▶ [Objective]: Please pull out the passage of the cake discussion below that starts at the words "If one was presently" and ends after "into making one.", copying it word for word.
##### Extract
I have had a schichtortte recipe open in a tab on my browser for close to two years now (I know, don't judge me), and every few weeks I read it over, think, "this really doesn't look that hard," contemplate actually making it, and then chicken out. I can very, very clearly picture all the ways it can and probably will go wrong, while not being able to imagine the flavor or the family appreciation if I actually get it right. Someday I will do this. I hope.
posted by Mchelly at 5:07 PM on December 10, 2017 [1 favorite]


If one was presently visiting Berlin, where would one go to experience cake-vana? Asking for a friend.
posted by vert canard at 5:09 PM on December 10, 2017 [2 favorites]


Oh shit. I eat Baumkuchen all the time around Christmas. It’s like, damn, Baumkuchen again? I had no idea about the story behind it. From now on I will be more appreciative of the time and effort that goes into making one.
##########
##### Material provided
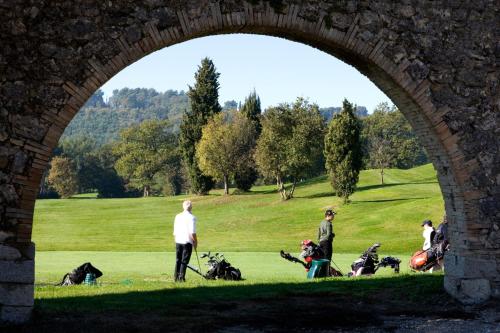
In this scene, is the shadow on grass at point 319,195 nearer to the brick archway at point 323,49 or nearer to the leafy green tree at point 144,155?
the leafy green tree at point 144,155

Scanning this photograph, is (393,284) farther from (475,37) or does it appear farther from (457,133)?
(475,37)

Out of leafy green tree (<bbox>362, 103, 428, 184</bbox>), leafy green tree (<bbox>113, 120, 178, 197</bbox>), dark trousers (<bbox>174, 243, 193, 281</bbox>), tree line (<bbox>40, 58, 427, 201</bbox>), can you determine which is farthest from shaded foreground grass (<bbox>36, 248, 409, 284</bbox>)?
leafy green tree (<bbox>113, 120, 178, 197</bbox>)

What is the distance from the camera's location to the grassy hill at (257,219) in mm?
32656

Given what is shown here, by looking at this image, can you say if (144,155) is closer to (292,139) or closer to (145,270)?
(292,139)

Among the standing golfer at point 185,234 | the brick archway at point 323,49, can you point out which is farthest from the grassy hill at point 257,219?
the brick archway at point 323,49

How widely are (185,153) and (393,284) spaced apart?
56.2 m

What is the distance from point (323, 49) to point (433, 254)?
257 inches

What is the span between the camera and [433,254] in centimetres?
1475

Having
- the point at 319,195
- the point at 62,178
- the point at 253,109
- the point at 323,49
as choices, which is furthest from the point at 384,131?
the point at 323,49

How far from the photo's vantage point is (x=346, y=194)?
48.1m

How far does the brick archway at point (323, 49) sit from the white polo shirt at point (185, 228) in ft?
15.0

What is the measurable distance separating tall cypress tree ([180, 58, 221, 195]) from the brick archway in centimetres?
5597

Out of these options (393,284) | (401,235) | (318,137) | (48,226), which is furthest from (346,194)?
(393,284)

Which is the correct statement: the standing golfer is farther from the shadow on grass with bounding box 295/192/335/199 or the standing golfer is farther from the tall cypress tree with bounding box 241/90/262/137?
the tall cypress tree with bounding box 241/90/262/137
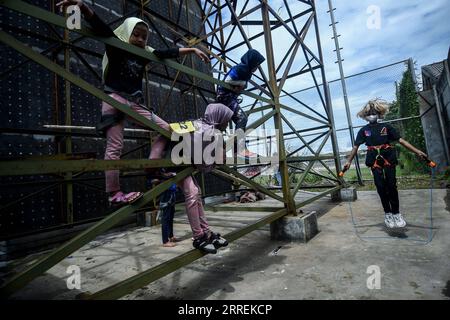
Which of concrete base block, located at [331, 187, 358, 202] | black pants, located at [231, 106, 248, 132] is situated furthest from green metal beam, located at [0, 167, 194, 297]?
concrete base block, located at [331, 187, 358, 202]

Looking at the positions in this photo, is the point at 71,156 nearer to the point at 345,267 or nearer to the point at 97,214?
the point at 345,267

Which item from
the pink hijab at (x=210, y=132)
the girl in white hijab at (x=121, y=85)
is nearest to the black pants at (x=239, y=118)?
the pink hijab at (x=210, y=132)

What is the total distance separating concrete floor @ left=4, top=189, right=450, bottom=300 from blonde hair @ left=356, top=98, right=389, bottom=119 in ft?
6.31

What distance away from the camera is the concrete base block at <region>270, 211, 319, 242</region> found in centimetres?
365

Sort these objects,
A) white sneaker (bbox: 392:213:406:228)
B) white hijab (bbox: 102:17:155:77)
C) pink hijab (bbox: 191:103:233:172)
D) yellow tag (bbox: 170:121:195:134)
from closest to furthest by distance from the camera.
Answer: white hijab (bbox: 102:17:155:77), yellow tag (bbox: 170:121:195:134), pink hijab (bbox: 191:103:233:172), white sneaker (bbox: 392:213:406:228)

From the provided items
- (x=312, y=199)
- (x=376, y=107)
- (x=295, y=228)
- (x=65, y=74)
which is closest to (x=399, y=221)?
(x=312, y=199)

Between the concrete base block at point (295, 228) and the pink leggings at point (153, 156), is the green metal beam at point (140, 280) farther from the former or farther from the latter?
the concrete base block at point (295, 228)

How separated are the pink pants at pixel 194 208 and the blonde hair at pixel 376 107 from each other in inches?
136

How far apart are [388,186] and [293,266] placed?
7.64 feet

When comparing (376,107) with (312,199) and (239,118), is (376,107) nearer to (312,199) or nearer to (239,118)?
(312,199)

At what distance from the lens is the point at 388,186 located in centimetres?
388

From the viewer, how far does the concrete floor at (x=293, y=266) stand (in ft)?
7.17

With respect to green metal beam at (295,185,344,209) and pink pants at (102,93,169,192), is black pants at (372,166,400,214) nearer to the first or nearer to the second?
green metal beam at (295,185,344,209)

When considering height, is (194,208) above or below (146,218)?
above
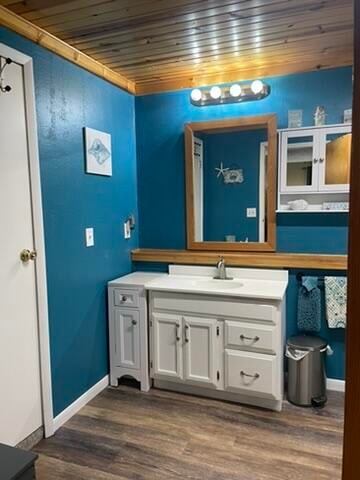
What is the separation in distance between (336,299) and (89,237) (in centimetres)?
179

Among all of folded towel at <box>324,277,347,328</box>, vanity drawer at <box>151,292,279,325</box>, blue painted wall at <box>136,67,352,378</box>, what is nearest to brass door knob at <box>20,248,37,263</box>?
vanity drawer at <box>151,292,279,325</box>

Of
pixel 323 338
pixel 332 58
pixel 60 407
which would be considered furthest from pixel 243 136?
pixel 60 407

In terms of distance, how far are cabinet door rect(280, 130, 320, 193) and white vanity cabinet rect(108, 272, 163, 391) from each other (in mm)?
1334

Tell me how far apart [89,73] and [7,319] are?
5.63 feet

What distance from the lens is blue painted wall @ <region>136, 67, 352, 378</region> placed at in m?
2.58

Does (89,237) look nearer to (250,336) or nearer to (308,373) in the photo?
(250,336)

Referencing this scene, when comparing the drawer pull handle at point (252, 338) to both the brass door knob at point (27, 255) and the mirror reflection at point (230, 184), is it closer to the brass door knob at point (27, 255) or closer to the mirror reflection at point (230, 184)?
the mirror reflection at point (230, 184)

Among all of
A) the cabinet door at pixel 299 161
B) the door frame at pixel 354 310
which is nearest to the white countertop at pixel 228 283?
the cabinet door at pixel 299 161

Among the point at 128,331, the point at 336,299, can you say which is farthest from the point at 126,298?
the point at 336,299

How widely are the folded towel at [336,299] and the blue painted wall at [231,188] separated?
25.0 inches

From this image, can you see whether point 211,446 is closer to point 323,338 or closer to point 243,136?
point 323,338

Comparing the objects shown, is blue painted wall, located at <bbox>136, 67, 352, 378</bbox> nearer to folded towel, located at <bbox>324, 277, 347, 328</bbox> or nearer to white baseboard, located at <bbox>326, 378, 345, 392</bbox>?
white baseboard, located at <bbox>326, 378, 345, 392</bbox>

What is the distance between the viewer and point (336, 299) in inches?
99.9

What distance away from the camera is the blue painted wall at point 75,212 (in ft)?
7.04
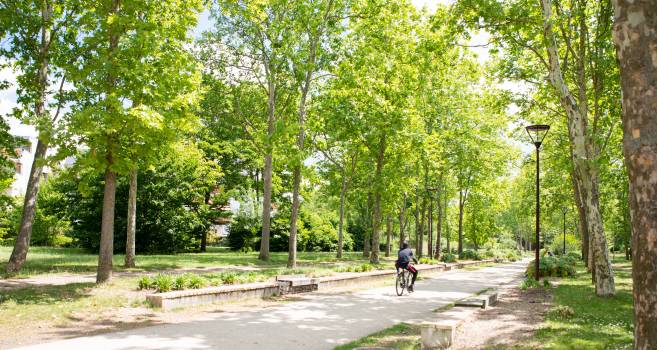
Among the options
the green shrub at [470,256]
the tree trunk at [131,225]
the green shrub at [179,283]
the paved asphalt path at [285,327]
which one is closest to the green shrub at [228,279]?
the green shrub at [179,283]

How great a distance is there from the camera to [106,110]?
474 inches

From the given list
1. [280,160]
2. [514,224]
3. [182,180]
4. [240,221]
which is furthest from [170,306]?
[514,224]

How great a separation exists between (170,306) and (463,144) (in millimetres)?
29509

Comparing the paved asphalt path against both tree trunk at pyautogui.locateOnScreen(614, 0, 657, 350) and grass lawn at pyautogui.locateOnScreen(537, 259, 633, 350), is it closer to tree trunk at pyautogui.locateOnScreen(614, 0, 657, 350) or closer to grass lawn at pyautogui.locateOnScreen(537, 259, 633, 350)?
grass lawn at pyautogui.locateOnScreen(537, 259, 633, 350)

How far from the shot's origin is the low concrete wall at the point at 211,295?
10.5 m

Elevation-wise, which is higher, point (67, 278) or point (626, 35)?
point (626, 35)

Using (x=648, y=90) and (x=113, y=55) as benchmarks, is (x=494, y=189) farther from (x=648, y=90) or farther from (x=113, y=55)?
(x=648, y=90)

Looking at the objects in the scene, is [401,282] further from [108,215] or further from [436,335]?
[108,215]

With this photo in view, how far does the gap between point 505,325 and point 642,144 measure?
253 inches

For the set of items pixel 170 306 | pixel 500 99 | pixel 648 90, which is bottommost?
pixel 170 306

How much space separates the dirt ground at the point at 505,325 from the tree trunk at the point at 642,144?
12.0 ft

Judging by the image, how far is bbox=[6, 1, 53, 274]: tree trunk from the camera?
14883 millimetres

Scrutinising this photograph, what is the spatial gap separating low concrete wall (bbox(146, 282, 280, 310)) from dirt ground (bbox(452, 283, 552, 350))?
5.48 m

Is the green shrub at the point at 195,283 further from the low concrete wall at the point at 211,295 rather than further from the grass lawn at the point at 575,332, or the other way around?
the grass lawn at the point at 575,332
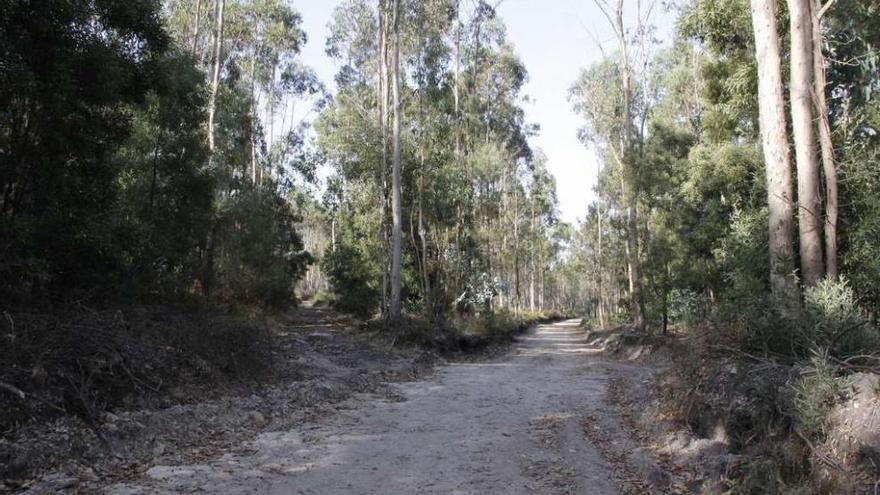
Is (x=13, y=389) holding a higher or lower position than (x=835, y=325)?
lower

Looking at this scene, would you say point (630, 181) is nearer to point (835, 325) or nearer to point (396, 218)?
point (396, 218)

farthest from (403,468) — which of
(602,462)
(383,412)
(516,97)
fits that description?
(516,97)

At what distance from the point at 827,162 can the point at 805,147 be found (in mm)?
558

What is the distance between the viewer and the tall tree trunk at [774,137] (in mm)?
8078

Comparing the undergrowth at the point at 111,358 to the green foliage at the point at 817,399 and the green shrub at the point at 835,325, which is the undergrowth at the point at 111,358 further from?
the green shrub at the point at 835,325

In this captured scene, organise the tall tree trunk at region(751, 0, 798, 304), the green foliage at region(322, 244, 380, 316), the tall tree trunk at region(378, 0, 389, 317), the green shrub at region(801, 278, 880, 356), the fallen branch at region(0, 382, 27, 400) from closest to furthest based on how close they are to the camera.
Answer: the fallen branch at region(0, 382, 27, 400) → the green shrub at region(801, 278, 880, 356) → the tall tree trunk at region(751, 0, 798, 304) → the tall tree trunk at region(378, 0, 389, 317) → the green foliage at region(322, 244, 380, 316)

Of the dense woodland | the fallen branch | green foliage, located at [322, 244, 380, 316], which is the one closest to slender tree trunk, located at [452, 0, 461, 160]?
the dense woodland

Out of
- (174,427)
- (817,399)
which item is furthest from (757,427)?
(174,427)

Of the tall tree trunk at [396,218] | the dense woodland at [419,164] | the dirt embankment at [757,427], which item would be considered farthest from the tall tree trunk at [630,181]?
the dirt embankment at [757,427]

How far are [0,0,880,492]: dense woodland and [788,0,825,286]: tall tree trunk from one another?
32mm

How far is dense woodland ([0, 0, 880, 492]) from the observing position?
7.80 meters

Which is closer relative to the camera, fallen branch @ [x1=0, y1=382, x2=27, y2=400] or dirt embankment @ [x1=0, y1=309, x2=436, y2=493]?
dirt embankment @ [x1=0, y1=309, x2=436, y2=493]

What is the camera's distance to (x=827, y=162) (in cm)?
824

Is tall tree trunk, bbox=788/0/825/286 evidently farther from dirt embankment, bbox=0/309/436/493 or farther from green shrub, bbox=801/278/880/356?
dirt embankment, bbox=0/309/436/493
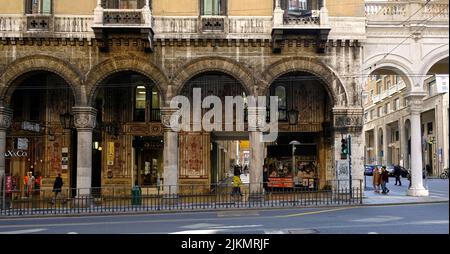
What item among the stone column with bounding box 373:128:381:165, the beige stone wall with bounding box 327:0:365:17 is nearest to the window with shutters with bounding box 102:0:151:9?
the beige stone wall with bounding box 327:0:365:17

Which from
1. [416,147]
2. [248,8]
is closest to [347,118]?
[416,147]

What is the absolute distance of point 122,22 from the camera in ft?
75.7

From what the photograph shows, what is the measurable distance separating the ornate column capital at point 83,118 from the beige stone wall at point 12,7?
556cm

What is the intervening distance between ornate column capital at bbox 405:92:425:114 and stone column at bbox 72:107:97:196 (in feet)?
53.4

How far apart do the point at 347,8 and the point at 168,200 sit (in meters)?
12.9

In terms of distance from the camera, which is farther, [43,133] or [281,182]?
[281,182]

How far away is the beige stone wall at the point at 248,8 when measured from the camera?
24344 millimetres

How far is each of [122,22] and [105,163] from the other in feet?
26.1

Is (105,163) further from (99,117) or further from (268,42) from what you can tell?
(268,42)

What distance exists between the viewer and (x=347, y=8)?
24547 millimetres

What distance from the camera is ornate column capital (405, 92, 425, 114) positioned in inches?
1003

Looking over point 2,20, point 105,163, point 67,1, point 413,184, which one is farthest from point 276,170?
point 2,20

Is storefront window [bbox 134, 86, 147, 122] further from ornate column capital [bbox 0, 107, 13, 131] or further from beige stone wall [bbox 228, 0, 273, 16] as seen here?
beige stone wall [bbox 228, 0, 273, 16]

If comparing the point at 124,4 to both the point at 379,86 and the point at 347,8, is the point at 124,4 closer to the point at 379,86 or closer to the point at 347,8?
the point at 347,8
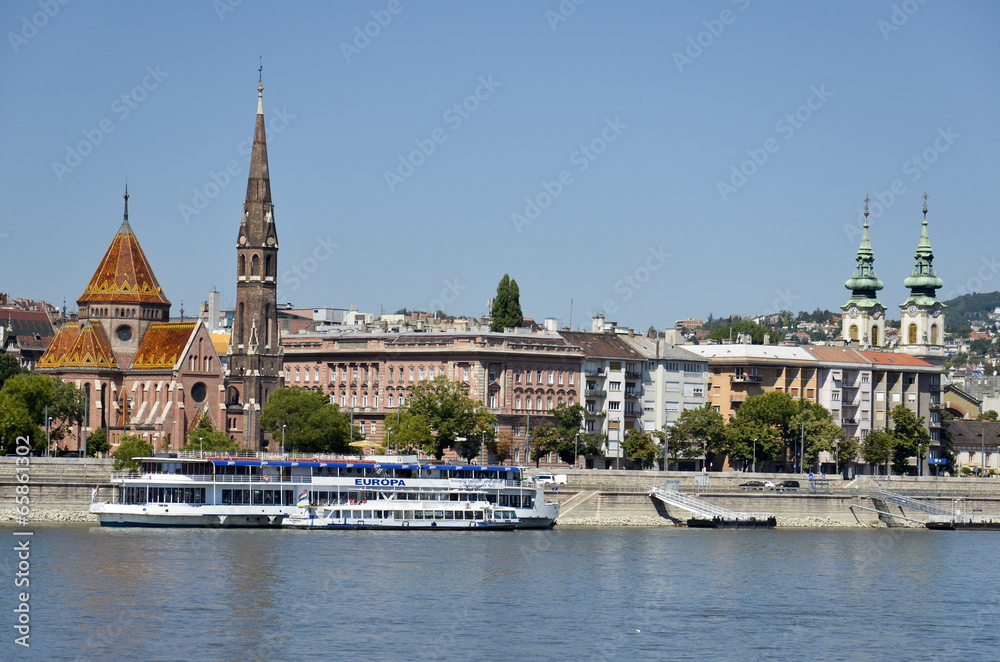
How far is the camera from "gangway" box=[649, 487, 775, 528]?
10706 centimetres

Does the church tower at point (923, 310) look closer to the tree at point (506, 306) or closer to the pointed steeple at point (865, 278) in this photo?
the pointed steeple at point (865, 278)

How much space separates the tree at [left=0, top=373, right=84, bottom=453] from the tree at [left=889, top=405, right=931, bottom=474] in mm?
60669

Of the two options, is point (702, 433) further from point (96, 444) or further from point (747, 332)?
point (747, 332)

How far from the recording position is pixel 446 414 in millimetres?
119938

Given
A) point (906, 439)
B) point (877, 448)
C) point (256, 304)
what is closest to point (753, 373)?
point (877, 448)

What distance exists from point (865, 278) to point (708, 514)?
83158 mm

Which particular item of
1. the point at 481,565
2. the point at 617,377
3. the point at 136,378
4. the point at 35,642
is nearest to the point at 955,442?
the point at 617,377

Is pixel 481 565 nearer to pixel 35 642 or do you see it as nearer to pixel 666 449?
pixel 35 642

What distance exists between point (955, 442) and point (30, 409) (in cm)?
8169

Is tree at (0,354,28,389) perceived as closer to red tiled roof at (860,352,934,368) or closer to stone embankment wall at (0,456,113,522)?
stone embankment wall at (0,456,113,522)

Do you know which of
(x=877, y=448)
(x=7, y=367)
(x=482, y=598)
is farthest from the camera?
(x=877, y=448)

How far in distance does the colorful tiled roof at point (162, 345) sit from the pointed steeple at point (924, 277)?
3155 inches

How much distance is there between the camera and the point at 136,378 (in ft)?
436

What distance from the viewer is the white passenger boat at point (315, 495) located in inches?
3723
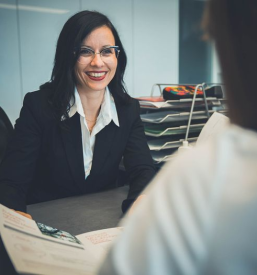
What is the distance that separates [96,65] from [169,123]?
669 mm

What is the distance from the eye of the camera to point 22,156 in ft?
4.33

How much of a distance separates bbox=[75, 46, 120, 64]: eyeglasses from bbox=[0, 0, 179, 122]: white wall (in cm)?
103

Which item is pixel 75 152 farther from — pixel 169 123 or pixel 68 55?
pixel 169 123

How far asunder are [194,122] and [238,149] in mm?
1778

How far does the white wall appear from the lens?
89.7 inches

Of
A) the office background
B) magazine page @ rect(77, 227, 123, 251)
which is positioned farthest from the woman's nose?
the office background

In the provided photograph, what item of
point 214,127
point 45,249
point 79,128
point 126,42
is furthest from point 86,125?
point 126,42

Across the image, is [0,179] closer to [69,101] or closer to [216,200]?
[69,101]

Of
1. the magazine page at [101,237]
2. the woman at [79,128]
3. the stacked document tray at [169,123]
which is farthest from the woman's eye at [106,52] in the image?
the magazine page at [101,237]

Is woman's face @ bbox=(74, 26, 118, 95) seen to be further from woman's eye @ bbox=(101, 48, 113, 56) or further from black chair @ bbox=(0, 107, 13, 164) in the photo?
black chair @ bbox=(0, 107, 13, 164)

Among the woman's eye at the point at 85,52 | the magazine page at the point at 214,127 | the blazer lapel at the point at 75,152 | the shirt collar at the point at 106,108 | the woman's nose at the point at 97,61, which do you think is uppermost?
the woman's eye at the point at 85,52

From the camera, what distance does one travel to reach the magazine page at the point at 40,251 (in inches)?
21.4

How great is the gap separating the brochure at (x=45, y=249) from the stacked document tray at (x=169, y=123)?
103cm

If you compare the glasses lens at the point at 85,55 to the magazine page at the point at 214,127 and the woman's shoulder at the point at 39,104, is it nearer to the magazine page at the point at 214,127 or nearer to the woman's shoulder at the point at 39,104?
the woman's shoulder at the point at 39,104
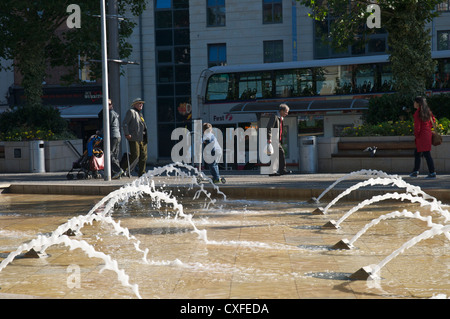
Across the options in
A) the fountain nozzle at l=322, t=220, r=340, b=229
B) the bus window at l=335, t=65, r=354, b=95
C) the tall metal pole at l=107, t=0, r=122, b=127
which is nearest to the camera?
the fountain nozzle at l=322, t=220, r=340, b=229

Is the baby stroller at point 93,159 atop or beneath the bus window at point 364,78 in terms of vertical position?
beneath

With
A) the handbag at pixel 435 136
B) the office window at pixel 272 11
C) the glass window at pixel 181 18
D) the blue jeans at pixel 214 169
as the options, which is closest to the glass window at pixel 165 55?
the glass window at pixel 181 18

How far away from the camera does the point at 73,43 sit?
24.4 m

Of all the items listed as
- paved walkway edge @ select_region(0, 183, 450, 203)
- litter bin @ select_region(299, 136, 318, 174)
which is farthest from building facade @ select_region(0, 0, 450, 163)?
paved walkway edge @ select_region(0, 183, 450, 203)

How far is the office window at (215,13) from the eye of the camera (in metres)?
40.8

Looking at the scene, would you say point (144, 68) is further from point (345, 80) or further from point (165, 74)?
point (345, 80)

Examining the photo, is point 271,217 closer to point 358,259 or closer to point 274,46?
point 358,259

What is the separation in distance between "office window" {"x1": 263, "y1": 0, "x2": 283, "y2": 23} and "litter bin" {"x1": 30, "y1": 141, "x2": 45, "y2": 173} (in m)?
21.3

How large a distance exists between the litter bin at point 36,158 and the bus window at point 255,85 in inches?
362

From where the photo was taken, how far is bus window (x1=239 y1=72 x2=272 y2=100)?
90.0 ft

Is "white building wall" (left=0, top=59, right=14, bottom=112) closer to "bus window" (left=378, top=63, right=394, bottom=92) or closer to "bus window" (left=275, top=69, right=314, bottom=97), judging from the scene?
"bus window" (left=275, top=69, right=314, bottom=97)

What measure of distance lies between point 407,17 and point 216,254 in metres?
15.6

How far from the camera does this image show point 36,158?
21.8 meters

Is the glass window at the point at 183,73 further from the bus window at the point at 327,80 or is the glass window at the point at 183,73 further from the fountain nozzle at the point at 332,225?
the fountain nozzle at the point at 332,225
##########
▶ [Response to this task]:
If one was presently visiting Berlin, where would one go to experience cake-vana? Asking for a friend.
posted by vert canard at 5:09 PM on December 10, 2017 [2 favorites]


Oh shit. I eat Baumkuchen all the time around Christmas. It’s like, damn, Baumkuchen again? I had no idea about the story behind it. From now on I will be more appreciative of the time and effort that goes into making one.